What to produce:
Return every line of the data below, exactly.

[Start of section]

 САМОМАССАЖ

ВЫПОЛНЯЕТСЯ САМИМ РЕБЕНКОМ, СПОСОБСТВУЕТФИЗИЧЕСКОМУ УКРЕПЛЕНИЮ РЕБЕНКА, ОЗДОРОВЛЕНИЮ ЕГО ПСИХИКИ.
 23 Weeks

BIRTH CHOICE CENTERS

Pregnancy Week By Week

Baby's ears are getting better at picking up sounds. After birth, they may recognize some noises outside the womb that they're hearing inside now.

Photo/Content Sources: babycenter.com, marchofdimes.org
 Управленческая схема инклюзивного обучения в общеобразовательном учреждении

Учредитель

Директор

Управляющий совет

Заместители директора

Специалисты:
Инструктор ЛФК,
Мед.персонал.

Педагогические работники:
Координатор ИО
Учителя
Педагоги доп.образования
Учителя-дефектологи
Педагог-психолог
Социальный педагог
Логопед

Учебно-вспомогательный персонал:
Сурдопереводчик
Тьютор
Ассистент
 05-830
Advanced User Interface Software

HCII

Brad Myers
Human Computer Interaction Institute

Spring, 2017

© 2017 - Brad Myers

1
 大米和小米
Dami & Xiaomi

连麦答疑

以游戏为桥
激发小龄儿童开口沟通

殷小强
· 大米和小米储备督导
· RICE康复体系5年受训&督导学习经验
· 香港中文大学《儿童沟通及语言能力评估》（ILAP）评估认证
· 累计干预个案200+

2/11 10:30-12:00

[End of section]

Reply:
 САМОМАССАЖ

ВЫПОЛНЯЕТСЯ САМИМ РЕБЕНКОМ, СПОСОБСТВУЕТФИЗИЧЕСКОМУ УКРЕПЛЕНИЮ РЕБЕНКА, ОЗДОРОВЛЕНИЮ ЕГО ПСИХИКИ.
 23 Weeks

BIRTH CHOICE CENTERS

Pregnancy Week By Week

Baby's ears are getting better at picking up sounds. After birth, they may recognize some noises outside the womb that they're hearing inside now.

Photo/Content Sources: babycenter.com, marchofdimes.org
 Управленческая схема инклюзивного обучения в общеобразовательном учреждении

Учредитель

Директор

Управляющий совет

Заместители директора

Специалисты:
Инструктор ЛФК,
Мед.персонал.

Педагогические работники:
Координатор ИО
Учителя
Педагоги доп.образования
Учителя-дефектологи
Педагог-психолог
Социальный педагог
Логопед

Учебно-вспомогательный персонал:
Сурдопереводчик
Тьютор
Ассистент
 05-830
Advanced User Interface Software

HCII

Brad Myers
Human Computer Interaction Institute

Spring, 2017

© 2017 - Brad Myers

1
 大米和小米
Dami & Xiaomi

连麦答疑

以游戏为桥
激发小龄儿童开口沟通

殷小强
· 大米和小米储备督导
· RICE康复体系5年受训&督导学习经验
· 香港中文大学《儿童沟通及语言能力评估》（ILAP）评估认证
· 累计干预个案200+

2/11 10:30-12:00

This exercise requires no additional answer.